WASHINGTON _ Special counsel Robert S. Mueller III said Wednesday that he does not intend to testify to Congress about his investigation into Russian election interference and whether President Trump obstructed justice.

"I do not believe it is appropriate for me to speak further," Mueller said, adding that his report on the investigation should "speak for itself."

But in brief remarks at the Justice Department, Mueller pointedly repeated a key section of the report, saying that "if we had had confidence that the president clearly did not commit a crime, we would have said so."

The report did not reach a conclusion one way or the other about whether Trump obstructed justice. Mueller noted that "charging the president with a crime was... not an option we could consider" because of Justice Department policy that a sitting president cannot be indicted.

The remarks were the first from Mueller, who studiously avoided public comments during his two years overseeing the investigation.

Mueller conducted his investigation in silence apart from a single-sentence written statement accepting the job. He never appeared publicly to announce indictments, and he did not speak to the media when he filed his report of his findings on March 22 or when the Justice Department released a redacted version of it on April 18.

According to the report, the investigation did not establish a criminal conspiracy between Trump's campaign and Moscow, but it showed how the president's team welcomed Russia's interference and expected to benefit from it. Moscow conducted a two-pronged covert effort during the 2016 campaign, including spreading divisive misinformation on social media and hacking and releasing Democratic Party emails.

Mueller did not reach a conclusion on whether Trump broke the law by obstructing justice. The special counsel's report outlined various ways the president tried to influence the outcome of the investigation, such as directing his White House lawyer to remove Mueller from his post.

The report also said Trump tried to limit the probe "to prevent further investigative scrutiny of the President's and his campaign's conduct."

**Stated task 1**
In the news passage, on what date did the Justice Department release a redacted version of Mueller's report?

**Records for processing**
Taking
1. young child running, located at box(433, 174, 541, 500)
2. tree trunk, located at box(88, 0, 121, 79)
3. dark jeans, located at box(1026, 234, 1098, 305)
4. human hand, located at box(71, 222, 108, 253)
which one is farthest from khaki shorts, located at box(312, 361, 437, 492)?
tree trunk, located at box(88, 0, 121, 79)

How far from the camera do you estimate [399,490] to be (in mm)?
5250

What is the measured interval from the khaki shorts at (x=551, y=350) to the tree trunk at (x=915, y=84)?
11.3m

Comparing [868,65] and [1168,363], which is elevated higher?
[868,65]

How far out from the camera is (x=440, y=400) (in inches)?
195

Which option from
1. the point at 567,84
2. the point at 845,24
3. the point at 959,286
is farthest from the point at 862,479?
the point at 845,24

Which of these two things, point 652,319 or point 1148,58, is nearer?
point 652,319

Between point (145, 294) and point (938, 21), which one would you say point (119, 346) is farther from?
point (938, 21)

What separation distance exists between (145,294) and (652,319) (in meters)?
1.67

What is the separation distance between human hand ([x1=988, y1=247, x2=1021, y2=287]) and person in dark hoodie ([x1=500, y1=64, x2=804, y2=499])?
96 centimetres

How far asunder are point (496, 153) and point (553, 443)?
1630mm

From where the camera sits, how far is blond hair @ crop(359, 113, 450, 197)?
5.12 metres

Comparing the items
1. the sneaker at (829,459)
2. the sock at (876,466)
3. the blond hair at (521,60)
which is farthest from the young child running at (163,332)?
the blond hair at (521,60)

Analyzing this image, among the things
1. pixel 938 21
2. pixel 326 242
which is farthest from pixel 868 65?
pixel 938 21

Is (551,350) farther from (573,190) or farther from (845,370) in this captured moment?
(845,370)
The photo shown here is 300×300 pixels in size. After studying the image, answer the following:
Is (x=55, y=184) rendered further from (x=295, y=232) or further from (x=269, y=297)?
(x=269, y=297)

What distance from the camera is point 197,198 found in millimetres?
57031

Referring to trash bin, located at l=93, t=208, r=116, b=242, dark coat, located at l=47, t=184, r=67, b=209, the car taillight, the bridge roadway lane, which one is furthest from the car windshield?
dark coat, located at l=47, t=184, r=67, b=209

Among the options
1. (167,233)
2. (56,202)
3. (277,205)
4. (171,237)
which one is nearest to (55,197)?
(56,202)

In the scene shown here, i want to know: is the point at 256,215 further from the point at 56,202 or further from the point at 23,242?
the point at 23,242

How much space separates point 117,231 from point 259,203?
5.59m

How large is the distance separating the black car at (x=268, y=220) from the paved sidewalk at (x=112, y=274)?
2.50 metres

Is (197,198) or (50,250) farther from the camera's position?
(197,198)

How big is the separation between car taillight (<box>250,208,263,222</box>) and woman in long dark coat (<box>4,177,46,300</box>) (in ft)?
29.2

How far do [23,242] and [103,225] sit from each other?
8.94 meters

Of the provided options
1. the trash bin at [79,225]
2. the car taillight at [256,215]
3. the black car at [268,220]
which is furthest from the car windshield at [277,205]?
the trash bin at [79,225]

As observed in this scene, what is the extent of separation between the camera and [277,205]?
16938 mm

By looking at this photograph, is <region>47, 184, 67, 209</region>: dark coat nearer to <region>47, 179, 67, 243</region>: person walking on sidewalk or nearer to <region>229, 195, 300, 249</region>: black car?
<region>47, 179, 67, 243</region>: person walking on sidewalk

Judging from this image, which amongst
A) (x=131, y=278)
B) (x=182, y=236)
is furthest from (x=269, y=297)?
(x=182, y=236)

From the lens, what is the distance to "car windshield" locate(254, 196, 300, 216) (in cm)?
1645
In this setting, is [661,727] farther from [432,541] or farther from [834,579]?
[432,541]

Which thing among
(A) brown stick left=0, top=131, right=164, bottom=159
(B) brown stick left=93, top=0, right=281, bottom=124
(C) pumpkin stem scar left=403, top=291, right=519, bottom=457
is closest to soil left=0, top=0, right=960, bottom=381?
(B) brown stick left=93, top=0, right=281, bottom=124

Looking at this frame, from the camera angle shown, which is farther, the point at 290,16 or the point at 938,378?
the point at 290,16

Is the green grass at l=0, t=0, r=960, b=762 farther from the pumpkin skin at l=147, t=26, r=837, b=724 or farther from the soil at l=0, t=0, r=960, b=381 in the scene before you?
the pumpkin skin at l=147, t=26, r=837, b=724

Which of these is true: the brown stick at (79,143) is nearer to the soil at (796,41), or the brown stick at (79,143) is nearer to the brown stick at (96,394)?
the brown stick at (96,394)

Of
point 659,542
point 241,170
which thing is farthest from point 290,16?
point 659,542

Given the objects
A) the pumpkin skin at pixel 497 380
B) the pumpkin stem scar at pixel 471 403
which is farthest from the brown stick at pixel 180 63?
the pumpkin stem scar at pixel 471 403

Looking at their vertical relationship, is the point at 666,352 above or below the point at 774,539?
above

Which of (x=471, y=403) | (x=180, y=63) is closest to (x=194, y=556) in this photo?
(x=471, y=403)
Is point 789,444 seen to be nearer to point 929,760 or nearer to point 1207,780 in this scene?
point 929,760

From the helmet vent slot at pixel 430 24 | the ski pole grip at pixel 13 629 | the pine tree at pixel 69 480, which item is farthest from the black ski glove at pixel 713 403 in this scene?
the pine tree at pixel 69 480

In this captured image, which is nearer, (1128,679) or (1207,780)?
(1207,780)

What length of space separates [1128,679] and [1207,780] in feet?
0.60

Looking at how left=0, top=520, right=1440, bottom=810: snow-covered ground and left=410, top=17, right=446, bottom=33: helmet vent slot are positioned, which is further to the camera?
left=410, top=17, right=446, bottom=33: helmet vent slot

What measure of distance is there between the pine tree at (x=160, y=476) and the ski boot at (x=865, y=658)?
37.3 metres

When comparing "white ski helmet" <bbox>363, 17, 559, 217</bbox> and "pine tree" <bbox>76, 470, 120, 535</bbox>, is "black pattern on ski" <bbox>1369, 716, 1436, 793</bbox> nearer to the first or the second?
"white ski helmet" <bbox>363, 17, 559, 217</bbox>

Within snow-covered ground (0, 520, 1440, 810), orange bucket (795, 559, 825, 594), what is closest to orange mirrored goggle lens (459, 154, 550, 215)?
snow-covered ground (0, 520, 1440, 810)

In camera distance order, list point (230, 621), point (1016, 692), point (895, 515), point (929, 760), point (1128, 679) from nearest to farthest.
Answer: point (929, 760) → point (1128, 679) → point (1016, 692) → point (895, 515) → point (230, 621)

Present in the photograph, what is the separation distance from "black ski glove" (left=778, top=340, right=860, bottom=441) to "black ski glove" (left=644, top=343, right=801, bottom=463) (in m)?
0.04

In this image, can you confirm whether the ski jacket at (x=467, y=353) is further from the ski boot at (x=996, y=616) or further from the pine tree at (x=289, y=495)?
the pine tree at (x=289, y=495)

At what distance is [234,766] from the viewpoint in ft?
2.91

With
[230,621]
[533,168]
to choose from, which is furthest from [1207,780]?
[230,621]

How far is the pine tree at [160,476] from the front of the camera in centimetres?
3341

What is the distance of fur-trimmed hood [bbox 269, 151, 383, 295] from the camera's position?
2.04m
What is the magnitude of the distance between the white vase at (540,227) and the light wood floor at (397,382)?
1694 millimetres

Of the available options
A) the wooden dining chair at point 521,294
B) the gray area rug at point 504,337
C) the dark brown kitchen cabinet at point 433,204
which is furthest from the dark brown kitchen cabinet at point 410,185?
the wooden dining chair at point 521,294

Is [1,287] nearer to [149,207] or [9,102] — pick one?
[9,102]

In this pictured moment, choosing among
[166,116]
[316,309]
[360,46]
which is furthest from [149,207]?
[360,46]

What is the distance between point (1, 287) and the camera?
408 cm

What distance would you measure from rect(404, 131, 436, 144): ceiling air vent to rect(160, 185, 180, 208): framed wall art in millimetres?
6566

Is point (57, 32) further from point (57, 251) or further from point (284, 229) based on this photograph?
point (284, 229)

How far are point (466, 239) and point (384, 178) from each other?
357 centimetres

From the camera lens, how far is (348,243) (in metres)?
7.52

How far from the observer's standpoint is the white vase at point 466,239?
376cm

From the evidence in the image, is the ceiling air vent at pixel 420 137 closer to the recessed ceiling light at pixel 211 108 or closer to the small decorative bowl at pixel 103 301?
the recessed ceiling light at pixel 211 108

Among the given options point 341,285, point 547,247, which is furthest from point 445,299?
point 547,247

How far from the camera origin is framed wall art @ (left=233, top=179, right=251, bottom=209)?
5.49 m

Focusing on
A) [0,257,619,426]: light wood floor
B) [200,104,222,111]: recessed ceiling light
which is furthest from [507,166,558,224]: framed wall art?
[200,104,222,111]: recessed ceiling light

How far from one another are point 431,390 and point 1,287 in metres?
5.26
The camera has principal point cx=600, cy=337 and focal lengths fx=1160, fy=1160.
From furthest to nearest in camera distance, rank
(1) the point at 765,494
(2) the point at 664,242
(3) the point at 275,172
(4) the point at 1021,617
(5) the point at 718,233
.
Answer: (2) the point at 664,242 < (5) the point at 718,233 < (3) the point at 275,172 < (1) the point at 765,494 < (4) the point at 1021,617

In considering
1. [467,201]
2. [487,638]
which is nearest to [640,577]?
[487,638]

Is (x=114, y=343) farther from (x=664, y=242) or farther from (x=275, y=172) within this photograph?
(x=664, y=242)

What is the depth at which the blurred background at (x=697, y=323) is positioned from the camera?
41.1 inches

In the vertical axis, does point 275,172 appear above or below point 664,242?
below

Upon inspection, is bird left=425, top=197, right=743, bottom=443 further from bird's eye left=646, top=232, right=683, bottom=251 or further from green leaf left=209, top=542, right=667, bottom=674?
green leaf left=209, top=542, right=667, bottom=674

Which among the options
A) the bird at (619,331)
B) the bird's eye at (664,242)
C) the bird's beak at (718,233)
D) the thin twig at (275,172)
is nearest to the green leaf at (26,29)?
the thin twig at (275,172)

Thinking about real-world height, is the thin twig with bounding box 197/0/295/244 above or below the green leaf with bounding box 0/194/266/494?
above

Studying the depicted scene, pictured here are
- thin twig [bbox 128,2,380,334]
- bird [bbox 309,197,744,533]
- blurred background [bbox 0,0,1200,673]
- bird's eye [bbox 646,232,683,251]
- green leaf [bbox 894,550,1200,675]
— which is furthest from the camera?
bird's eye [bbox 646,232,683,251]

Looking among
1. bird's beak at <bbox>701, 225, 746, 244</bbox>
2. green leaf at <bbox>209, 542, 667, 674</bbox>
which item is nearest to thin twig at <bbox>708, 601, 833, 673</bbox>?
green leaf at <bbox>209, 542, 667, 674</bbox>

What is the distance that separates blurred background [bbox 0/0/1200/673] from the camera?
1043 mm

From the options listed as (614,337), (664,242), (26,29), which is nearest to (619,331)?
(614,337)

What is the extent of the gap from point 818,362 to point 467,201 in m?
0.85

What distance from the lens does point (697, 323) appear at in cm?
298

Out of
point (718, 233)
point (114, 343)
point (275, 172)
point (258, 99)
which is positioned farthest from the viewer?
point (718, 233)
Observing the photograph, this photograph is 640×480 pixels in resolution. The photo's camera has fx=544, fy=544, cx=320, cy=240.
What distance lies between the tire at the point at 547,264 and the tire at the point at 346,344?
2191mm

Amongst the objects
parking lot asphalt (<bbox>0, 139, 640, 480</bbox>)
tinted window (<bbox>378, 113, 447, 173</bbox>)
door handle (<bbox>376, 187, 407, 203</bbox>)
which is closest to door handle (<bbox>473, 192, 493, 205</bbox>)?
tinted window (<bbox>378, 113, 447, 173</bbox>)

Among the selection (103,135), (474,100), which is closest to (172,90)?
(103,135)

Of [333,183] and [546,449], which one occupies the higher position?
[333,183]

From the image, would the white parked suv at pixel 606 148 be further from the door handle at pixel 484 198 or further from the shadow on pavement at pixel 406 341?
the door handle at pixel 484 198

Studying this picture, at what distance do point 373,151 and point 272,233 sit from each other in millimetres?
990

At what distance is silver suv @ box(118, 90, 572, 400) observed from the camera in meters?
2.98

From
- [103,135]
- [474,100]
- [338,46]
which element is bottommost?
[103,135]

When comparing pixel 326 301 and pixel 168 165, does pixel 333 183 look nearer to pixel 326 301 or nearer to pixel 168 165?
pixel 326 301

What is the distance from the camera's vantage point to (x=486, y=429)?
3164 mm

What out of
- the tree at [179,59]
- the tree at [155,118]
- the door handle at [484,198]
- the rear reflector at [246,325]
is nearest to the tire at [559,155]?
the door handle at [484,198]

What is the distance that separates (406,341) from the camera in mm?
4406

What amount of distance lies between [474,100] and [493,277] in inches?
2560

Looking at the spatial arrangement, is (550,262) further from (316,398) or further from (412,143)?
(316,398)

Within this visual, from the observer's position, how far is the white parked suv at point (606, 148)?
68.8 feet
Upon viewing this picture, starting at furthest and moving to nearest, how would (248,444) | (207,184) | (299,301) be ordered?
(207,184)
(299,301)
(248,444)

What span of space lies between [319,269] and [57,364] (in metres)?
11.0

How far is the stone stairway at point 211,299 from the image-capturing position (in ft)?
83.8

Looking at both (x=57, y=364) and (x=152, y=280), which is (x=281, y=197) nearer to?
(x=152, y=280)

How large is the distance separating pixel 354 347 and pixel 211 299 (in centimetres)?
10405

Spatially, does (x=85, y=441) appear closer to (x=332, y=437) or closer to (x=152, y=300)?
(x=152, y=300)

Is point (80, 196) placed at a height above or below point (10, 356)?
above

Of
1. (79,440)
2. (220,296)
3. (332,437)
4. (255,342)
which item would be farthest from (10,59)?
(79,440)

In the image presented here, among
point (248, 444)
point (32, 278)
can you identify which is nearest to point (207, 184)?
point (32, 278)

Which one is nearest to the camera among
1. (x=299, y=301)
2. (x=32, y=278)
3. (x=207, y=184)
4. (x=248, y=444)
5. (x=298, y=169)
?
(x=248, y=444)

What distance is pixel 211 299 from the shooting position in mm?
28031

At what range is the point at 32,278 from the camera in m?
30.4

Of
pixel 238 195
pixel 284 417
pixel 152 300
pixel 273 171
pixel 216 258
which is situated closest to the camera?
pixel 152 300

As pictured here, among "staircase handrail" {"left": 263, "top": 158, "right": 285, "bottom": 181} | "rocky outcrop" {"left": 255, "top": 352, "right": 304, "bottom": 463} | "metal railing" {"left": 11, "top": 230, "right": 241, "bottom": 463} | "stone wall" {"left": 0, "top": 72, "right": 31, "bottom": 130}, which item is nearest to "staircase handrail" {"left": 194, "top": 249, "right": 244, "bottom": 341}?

**Stated task 2**
Find each line in the entries that contains the word "further" and copy it out in full. Treat case as significant.

**Written answer 1**
April 18

**Written answer 2**
Is (x=55, y=184) rendered further from (x=295, y=232) or further from (x=269, y=297)?
In the scene shown here, i want to know: is the point at 256,215 further from the point at 56,202 or further from the point at 23,242?
Looking at how left=0, top=520, right=1440, bottom=810: snow-covered ground and left=410, top=17, right=446, bottom=33: helmet vent slot are positioned, which is further to the camera?
In this image, can you confirm whether the ski jacket at (x=467, y=353) is further from the ski boot at (x=996, y=616) or further from the pine tree at (x=289, y=495)?
Is point (57, 32) further from point (57, 251) or further from point (284, 229) based on this photograph?
Upon inspection, is bird left=425, top=197, right=743, bottom=443 further from bird's eye left=646, top=232, right=683, bottom=251 or further from green leaf left=209, top=542, right=667, bottom=674?
From the image, would the white parked suv at pixel 606 148 be further from the door handle at pixel 484 198 or further from the shadow on pavement at pixel 406 341?
Looking at the spatial arrangement, is (550,262) further from (316,398) or further from (412,143)?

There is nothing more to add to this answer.